It looks like the free CI runners have C: drive pointing to a disk that is restored from a snapshot, but often times it hasn't finished restoring the entire snapshot by the time your workflow runs, so IO can be very slow, even if you don't need to read from the still-frozen parts of the disk. Some software ran inside workflows will do heavy R/W on C: drive, but it's better to move anything that will be written to disk, e.g. caches, to D: if possible. This often leads to much better performance with I/O and more predictable runtimes, particularly when there isn't a lot of actual compute to do.
The closest I've ever found to a real acknowledgement is this issue with relation to GitHub Actions: https://github.com/actions/runner-images/issues/8755
Look up the difference between Dv5 and Ddv5 VMS, for instance, or anything talking about azure VM temp disks for more info.
This is so obnoxiously difficult to work around that Microsoft themselves couldn't do it for the Windows runner images used by both GitHub Actions and Azure DevOps. As a consequence, their performance tanked 4x and stayed there.

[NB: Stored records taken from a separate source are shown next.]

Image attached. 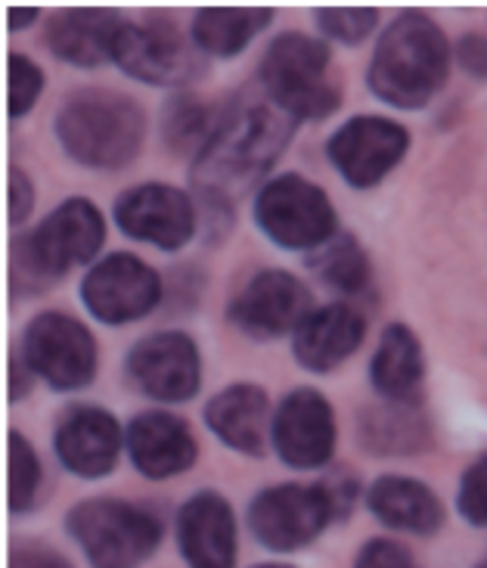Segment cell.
<instances>
[{
    "label": "cell",
    "mask_w": 487,
    "mask_h": 568,
    "mask_svg": "<svg viewBox=\"0 0 487 568\" xmlns=\"http://www.w3.org/2000/svg\"><path fill=\"white\" fill-rule=\"evenodd\" d=\"M361 497V481L348 469H333L311 485L283 481L261 488L248 500V531L271 554H298L333 523L348 519Z\"/></svg>",
    "instance_id": "3"
},
{
    "label": "cell",
    "mask_w": 487,
    "mask_h": 568,
    "mask_svg": "<svg viewBox=\"0 0 487 568\" xmlns=\"http://www.w3.org/2000/svg\"><path fill=\"white\" fill-rule=\"evenodd\" d=\"M7 568H72V562L47 544H19L10 550Z\"/></svg>",
    "instance_id": "36"
},
{
    "label": "cell",
    "mask_w": 487,
    "mask_h": 568,
    "mask_svg": "<svg viewBox=\"0 0 487 568\" xmlns=\"http://www.w3.org/2000/svg\"><path fill=\"white\" fill-rule=\"evenodd\" d=\"M38 16H41L38 7H19V3H13V7H7V29L10 31L29 29V26H34V19H38Z\"/></svg>",
    "instance_id": "38"
},
{
    "label": "cell",
    "mask_w": 487,
    "mask_h": 568,
    "mask_svg": "<svg viewBox=\"0 0 487 568\" xmlns=\"http://www.w3.org/2000/svg\"><path fill=\"white\" fill-rule=\"evenodd\" d=\"M311 311L314 298L305 280L280 267H264L230 298L227 321L248 338L271 342L295 333Z\"/></svg>",
    "instance_id": "15"
},
{
    "label": "cell",
    "mask_w": 487,
    "mask_h": 568,
    "mask_svg": "<svg viewBox=\"0 0 487 568\" xmlns=\"http://www.w3.org/2000/svg\"><path fill=\"white\" fill-rule=\"evenodd\" d=\"M221 115H224V103H209L193 91L174 93L162 109V119H159L162 143L168 146V153L193 162L205 150V143L212 140Z\"/></svg>",
    "instance_id": "27"
},
{
    "label": "cell",
    "mask_w": 487,
    "mask_h": 568,
    "mask_svg": "<svg viewBox=\"0 0 487 568\" xmlns=\"http://www.w3.org/2000/svg\"><path fill=\"white\" fill-rule=\"evenodd\" d=\"M162 277L134 252H109L88 267L81 280V305L93 321L128 326L162 305Z\"/></svg>",
    "instance_id": "10"
},
{
    "label": "cell",
    "mask_w": 487,
    "mask_h": 568,
    "mask_svg": "<svg viewBox=\"0 0 487 568\" xmlns=\"http://www.w3.org/2000/svg\"><path fill=\"white\" fill-rule=\"evenodd\" d=\"M366 317L351 302L314 307L292 333V354L311 373H333L364 345Z\"/></svg>",
    "instance_id": "20"
},
{
    "label": "cell",
    "mask_w": 487,
    "mask_h": 568,
    "mask_svg": "<svg viewBox=\"0 0 487 568\" xmlns=\"http://www.w3.org/2000/svg\"><path fill=\"white\" fill-rule=\"evenodd\" d=\"M357 438L373 457H407L432 445V426L423 404L379 400L357 419Z\"/></svg>",
    "instance_id": "25"
},
{
    "label": "cell",
    "mask_w": 487,
    "mask_h": 568,
    "mask_svg": "<svg viewBox=\"0 0 487 568\" xmlns=\"http://www.w3.org/2000/svg\"><path fill=\"white\" fill-rule=\"evenodd\" d=\"M177 554L186 568H236L240 531L230 500L217 491H196L174 519Z\"/></svg>",
    "instance_id": "18"
},
{
    "label": "cell",
    "mask_w": 487,
    "mask_h": 568,
    "mask_svg": "<svg viewBox=\"0 0 487 568\" xmlns=\"http://www.w3.org/2000/svg\"><path fill=\"white\" fill-rule=\"evenodd\" d=\"M19 354L34 373V379L47 383L53 392L88 388L100 367L93 333L65 311L34 314L22 329Z\"/></svg>",
    "instance_id": "9"
},
{
    "label": "cell",
    "mask_w": 487,
    "mask_h": 568,
    "mask_svg": "<svg viewBox=\"0 0 487 568\" xmlns=\"http://www.w3.org/2000/svg\"><path fill=\"white\" fill-rule=\"evenodd\" d=\"M457 509L473 528L487 531V454L481 460H475L459 478Z\"/></svg>",
    "instance_id": "32"
},
{
    "label": "cell",
    "mask_w": 487,
    "mask_h": 568,
    "mask_svg": "<svg viewBox=\"0 0 487 568\" xmlns=\"http://www.w3.org/2000/svg\"><path fill=\"white\" fill-rule=\"evenodd\" d=\"M258 81L264 97L298 124L323 122L342 106L333 50L305 31L276 34L258 62Z\"/></svg>",
    "instance_id": "6"
},
{
    "label": "cell",
    "mask_w": 487,
    "mask_h": 568,
    "mask_svg": "<svg viewBox=\"0 0 487 568\" xmlns=\"http://www.w3.org/2000/svg\"><path fill=\"white\" fill-rule=\"evenodd\" d=\"M31 385H34V373H31L29 364L22 361V354L13 352L10 354V361H7V398H10V404L26 398Z\"/></svg>",
    "instance_id": "37"
},
{
    "label": "cell",
    "mask_w": 487,
    "mask_h": 568,
    "mask_svg": "<svg viewBox=\"0 0 487 568\" xmlns=\"http://www.w3.org/2000/svg\"><path fill=\"white\" fill-rule=\"evenodd\" d=\"M410 150V131L385 115H354L326 140V159L354 190L382 184Z\"/></svg>",
    "instance_id": "14"
},
{
    "label": "cell",
    "mask_w": 487,
    "mask_h": 568,
    "mask_svg": "<svg viewBox=\"0 0 487 568\" xmlns=\"http://www.w3.org/2000/svg\"><path fill=\"white\" fill-rule=\"evenodd\" d=\"M311 271L314 277L321 280L323 286L342 292V295H364L373 283V264H369V255L366 248L361 246L357 236L351 233H335L333 240L321 246L317 252H311Z\"/></svg>",
    "instance_id": "28"
},
{
    "label": "cell",
    "mask_w": 487,
    "mask_h": 568,
    "mask_svg": "<svg viewBox=\"0 0 487 568\" xmlns=\"http://www.w3.org/2000/svg\"><path fill=\"white\" fill-rule=\"evenodd\" d=\"M124 22L128 19L106 7H69L47 22V50L65 65L97 69L103 62H112Z\"/></svg>",
    "instance_id": "21"
},
{
    "label": "cell",
    "mask_w": 487,
    "mask_h": 568,
    "mask_svg": "<svg viewBox=\"0 0 487 568\" xmlns=\"http://www.w3.org/2000/svg\"><path fill=\"white\" fill-rule=\"evenodd\" d=\"M338 426H335L333 404L317 388H292L280 400L271 419V445L283 466L307 473L323 469L335 457Z\"/></svg>",
    "instance_id": "16"
},
{
    "label": "cell",
    "mask_w": 487,
    "mask_h": 568,
    "mask_svg": "<svg viewBox=\"0 0 487 568\" xmlns=\"http://www.w3.org/2000/svg\"><path fill=\"white\" fill-rule=\"evenodd\" d=\"M124 447V432L106 407L75 404L57 419L53 454L69 476L97 481L115 473Z\"/></svg>",
    "instance_id": "17"
},
{
    "label": "cell",
    "mask_w": 487,
    "mask_h": 568,
    "mask_svg": "<svg viewBox=\"0 0 487 568\" xmlns=\"http://www.w3.org/2000/svg\"><path fill=\"white\" fill-rule=\"evenodd\" d=\"M454 60L469 78L487 81V38L478 31L463 34L457 44H454Z\"/></svg>",
    "instance_id": "35"
},
{
    "label": "cell",
    "mask_w": 487,
    "mask_h": 568,
    "mask_svg": "<svg viewBox=\"0 0 487 568\" xmlns=\"http://www.w3.org/2000/svg\"><path fill=\"white\" fill-rule=\"evenodd\" d=\"M53 134L62 153L91 171L128 169L146 140V112L128 93L88 88L65 97Z\"/></svg>",
    "instance_id": "5"
},
{
    "label": "cell",
    "mask_w": 487,
    "mask_h": 568,
    "mask_svg": "<svg viewBox=\"0 0 487 568\" xmlns=\"http://www.w3.org/2000/svg\"><path fill=\"white\" fill-rule=\"evenodd\" d=\"M124 376L143 398L159 404L193 400L202 388V354L196 338L183 329L150 333L124 357Z\"/></svg>",
    "instance_id": "13"
},
{
    "label": "cell",
    "mask_w": 487,
    "mask_h": 568,
    "mask_svg": "<svg viewBox=\"0 0 487 568\" xmlns=\"http://www.w3.org/2000/svg\"><path fill=\"white\" fill-rule=\"evenodd\" d=\"M274 16V7H202L190 22V41L202 57L233 60L271 29Z\"/></svg>",
    "instance_id": "26"
},
{
    "label": "cell",
    "mask_w": 487,
    "mask_h": 568,
    "mask_svg": "<svg viewBox=\"0 0 487 568\" xmlns=\"http://www.w3.org/2000/svg\"><path fill=\"white\" fill-rule=\"evenodd\" d=\"M298 122L267 97L236 93L224 100V115L205 150L190 162V184L199 205V221L224 227L236 215L243 196L271 181L267 174L290 150Z\"/></svg>",
    "instance_id": "1"
},
{
    "label": "cell",
    "mask_w": 487,
    "mask_h": 568,
    "mask_svg": "<svg viewBox=\"0 0 487 568\" xmlns=\"http://www.w3.org/2000/svg\"><path fill=\"white\" fill-rule=\"evenodd\" d=\"M112 62L124 75L150 88H186L202 75L196 44L165 16L124 22Z\"/></svg>",
    "instance_id": "11"
},
{
    "label": "cell",
    "mask_w": 487,
    "mask_h": 568,
    "mask_svg": "<svg viewBox=\"0 0 487 568\" xmlns=\"http://www.w3.org/2000/svg\"><path fill=\"white\" fill-rule=\"evenodd\" d=\"M314 19L326 44L354 47L376 31L379 10L376 7H321Z\"/></svg>",
    "instance_id": "30"
},
{
    "label": "cell",
    "mask_w": 487,
    "mask_h": 568,
    "mask_svg": "<svg viewBox=\"0 0 487 568\" xmlns=\"http://www.w3.org/2000/svg\"><path fill=\"white\" fill-rule=\"evenodd\" d=\"M202 419L214 438L236 454L261 457L271 435V398L255 383H233L209 398Z\"/></svg>",
    "instance_id": "22"
},
{
    "label": "cell",
    "mask_w": 487,
    "mask_h": 568,
    "mask_svg": "<svg viewBox=\"0 0 487 568\" xmlns=\"http://www.w3.org/2000/svg\"><path fill=\"white\" fill-rule=\"evenodd\" d=\"M106 215L84 196L60 202L50 215L10 243V290L29 295L62 280L69 271L100 262Z\"/></svg>",
    "instance_id": "4"
},
{
    "label": "cell",
    "mask_w": 487,
    "mask_h": 568,
    "mask_svg": "<svg viewBox=\"0 0 487 568\" xmlns=\"http://www.w3.org/2000/svg\"><path fill=\"white\" fill-rule=\"evenodd\" d=\"M112 221L134 243L181 252L199 231V205L196 196L181 186L146 181L124 190L115 200Z\"/></svg>",
    "instance_id": "12"
},
{
    "label": "cell",
    "mask_w": 487,
    "mask_h": 568,
    "mask_svg": "<svg viewBox=\"0 0 487 568\" xmlns=\"http://www.w3.org/2000/svg\"><path fill=\"white\" fill-rule=\"evenodd\" d=\"M44 69L26 53H10L7 57V115L19 122L22 115H29L34 103L44 93Z\"/></svg>",
    "instance_id": "31"
},
{
    "label": "cell",
    "mask_w": 487,
    "mask_h": 568,
    "mask_svg": "<svg viewBox=\"0 0 487 568\" xmlns=\"http://www.w3.org/2000/svg\"><path fill=\"white\" fill-rule=\"evenodd\" d=\"M366 509L385 528L428 538L444 525V504L426 481L410 476H379L366 488Z\"/></svg>",
    "instance_id": "24"
},
{
    "label": "cell",
    "mask_w": 487,
    "mask_h": 568,
    "mask_svg": "<svg viewBox=\"0 0 487 568\" xmlns=\"http://www.w3.org/2000/svg\"><path fill=\"white\" fill-rule=\"evenodd\" d=\"M351 568H416L407 547H400L397 540L373 538L361 547V554L354 556Z\"/></svg>",
    "instance_id": "33"
},
{
    "label": "cell",
    "mask_w": 487,
    "mask_h": 568,
    "mask_svg": "<svg viewBox=\"0 0 487 568\" xmlns=\"http://www.w3.org/2000/svg\"><path fill=\"white\" fill-rule=\"evenodd\" d=\"M65 531L91 568H140L162 544V519L122 497H88L65 513Z\"/></svg>",
    "instance_id": "7"
},
{
    "label": "cell",
    "mask_w": 487,
    "mask_h": 568,
    "mask_svg": "<svg viewBox=\"0 0 487 568\" xmlns=\"http://www.w3.org/2000/svg\"><path fill=\"white\" fill-rule=\"evenodd\" d=\"M252 568H295V566H286V562H258V566Z\"/></svg>",
    "instance_id": "39"
},
{
    "label": "cell",
    "mask_w": 487,
    "mask_h": 568,
    "mask_svg": "<svg viewBox=\"0 0 487 568\" xmlns=\"http://www.w3.org/2000/svg\"><path fill=\"white\" fill-rule=\"evenodd\" d=\"M34 209V184L19 165H10L7 171V217L10 224H22Z\"/></svg>",
    "instance_id": "34"
},
{
    "label": "cell",
    "mask_w": 487,
    "mask_h": 568,
    "mask_svg": "<svg viewBox=\"0 0 487 568\" xmlns=\"http://www.w3.org/2000/svg\"><path fill=\"white\" fill-rule=\"evenodd\" d=\"M454 44L423 10L397 13L373 47L366 84L376 100L395 109L428 106L447 84Z\"/></svg>",
    "instance_id": "2"
},
{
    "label": "cell",
    "mask_w": 487,
    "mask_h": 568,
    "mask_svg": "<svg viewBox=\"0 0 487 568\" xmlns=\"http://www.w3.org/2000/svg\"><path fill=\"white\" fill-rule=\"evenodd\" d=\"M369 383L382 400L423 404L426 352L407 323H388L369 361Z\"/></svg>",
    "instance_id": "23"
},
{
    "label": "cell",
    "mask_w": 487,
    "mask_h": 568,
    "mask_svg": "<svg viewBox=\"0 0 487 568\" xmlns=\"http://www.w3.org/2000/svg\"><path fill=\"white\" fill-rule=\"evenodd\" d=\"M252 212L258 231L286 252H317L338 233V212L326 190L295 171L261 184Z\"/></svg>",
    "instance_id": "8"
},
{
    "label": "cell",
    "mask_w": 487,
    "mask_h": 568,
    "mask_svg": "<svg viewBox=\"0 0 487 568\" xmlns=\"http://www.w3.org/2000/svg\"><path fill=\"white\" fill-rule=\"evenodd\" d=\"M41 485H44L41 457L29 438L13 429L7 435V509L13 516L29 513L41 497Z\"/></svg>",
    "instance_id": "29"
},
{
    "label": "cell",
    "mask_w": 487,
    "mask_h": 568,
    "mask_svg": "<svg viewBox=\"0 0 487 568\" xmlns=\"http://www.w3.org/2000/svg\"><path fill=\"white\" fill-rule=\"evenodd\" d=\"M475 568H487V559H481V562H478V566Z\"/></svg>",
    "instance_id": "40"
},
{
    "label": "cell",
    "mask_w": 487,
    "mask_h": 568,
    "mask_svg": "<svg viewBox=\"0 0 487 568\" xmlns=\"http://www.w3.org/2000/svg\"><path fill=\"white\" fill-rule=\"evenodd\" d=\"M124 450L131 466L150 481H168L193 469L199 442L190 423L168 410H143L124 429Z\"/></svg>",
    "instance_id": "19"
}]
</instances>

We're also seeing massive performance regressions for apps that have many small files, such as SQL Server Analysis Services. Basic operations such as backup, restore, or sync are 10x slower with no recourse.
Similarly, the IntelliJ IDEs have a feature to disable A/V scanning on your source code folders for performance. This now does nothing to improve performance.
This is so bad that Microsoft's own developers had to "hack in a workaround" called Dev Drive into Windows 11 so that they could get their work done despite the best efforts of their own company to slow them down. (This isn't included in Windows Server 2022, and hence isn't available for use by the GitHub Agent runner images.)
See:
https://github.com/actions/runner-images/issues/7320
and
https://github.com/actions/runner-images/issues/8380
I love the various associated PRs and commits futilely twiddling the A/V settings to no avail.
My understanding was that this was a response to attackers learning to disabling Defender by pretending that a third party AV was installed and to make sure that if the third party AV failed to operate, Defender would take over
(And also this is all for v5 and earlier skus and changes slightly for v6 skus but whatever).